Washington’s talk, “Resilient Resources: Pathways to Sustainable Justice,” will be held at Field Auditorium in Environment Hall, located at 9 Circuit Drive on Duke’s West Campus.
The event, which is open to the public, is cosponsored by the Nicholas School, the Nicholas Institute of Environmental Policy Solutions, the Kenan Institute for Ethics and the Duke Human Rights Center at the Franklin Humanities Institute.
In her talk, Washington will explore the ethical, ecological and human health impacts of environmental injustice and what can be done to end the legacy of inequality.
In a 2009 talk at Yale University, she said, “Environmental health disparities and the rise of the environmental justice movement are human artifacts of man’s interconnectedness to the landscape.
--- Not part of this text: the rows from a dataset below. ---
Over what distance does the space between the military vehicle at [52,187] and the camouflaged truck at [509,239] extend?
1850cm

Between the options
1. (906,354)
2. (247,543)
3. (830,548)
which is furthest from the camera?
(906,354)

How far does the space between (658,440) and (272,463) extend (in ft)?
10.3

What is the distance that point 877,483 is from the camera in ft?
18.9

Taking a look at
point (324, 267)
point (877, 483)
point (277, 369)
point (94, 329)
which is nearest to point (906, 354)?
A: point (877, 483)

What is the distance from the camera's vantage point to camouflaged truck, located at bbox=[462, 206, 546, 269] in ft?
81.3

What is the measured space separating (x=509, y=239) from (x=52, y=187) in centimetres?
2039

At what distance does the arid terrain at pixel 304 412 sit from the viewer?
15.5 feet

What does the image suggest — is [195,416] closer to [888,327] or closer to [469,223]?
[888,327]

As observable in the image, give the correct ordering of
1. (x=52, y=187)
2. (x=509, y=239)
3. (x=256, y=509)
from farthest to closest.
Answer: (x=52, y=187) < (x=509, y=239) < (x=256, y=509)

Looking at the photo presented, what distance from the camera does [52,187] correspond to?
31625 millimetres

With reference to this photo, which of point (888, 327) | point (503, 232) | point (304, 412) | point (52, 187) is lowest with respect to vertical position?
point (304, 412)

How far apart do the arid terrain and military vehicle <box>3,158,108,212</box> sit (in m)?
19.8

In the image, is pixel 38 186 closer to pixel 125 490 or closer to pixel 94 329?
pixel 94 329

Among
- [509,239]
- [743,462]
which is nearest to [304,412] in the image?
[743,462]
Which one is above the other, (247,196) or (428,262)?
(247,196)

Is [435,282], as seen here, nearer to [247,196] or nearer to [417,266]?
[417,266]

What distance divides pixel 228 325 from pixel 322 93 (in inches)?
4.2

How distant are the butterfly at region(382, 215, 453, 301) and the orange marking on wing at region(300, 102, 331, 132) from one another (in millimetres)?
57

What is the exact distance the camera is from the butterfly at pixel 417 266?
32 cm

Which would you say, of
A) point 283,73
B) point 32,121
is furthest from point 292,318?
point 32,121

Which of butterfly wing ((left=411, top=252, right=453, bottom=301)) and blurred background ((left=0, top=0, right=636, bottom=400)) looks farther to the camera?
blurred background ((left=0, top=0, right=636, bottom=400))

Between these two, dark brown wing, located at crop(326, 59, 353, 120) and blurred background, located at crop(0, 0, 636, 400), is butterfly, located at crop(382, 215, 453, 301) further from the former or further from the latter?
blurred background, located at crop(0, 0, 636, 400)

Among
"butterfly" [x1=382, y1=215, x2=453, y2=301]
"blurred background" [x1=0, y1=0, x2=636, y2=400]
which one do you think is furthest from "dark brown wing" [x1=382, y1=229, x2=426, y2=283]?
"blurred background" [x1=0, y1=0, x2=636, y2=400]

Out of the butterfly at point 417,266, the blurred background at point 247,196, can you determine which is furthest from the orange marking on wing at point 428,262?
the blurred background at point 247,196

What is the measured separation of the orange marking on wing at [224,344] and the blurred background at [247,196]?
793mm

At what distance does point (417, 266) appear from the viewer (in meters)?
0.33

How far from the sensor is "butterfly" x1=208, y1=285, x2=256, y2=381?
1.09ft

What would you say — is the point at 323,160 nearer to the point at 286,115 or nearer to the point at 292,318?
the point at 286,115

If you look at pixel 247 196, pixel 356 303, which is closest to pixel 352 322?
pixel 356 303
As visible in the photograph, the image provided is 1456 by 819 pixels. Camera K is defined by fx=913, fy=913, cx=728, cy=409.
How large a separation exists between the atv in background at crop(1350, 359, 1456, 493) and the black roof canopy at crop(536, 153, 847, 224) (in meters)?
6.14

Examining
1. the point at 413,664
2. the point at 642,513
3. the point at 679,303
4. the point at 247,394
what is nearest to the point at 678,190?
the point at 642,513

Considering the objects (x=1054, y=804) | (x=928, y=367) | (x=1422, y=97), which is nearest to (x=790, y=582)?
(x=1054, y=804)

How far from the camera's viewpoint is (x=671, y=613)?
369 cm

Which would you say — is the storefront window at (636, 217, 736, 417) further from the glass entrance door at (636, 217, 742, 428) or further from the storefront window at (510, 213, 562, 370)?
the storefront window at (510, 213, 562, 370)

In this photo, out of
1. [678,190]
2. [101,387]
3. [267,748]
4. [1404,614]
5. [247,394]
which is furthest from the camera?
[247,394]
When he poisons the land, he poisons himself, even though he does not see himself reflected in others’ humanity.”
Washington has researched the impact of industrial pollution on human health and ecosystems for more than 30 years.
She is the author of Packing Them In: An Archaeology of Environmental Racism in Chicago, 1865-1954 and editor of the groundbreaking 2006 book, Echoes from the Poisoned Well: Global Memories of Environmental Injustices, which documents the history of environmental racism against poor, working class, and ethnic minority neighborhoods in Chicago, as well as against Native Americans and Indigenous Australians.
She also is the founder and editor of the journal Environmental Justice; serves as co-advisor to the Illinois Environmental Protection Agency’s Environmental Justice Advisory Board; and is president and CEO of Environmental Health Research Associates.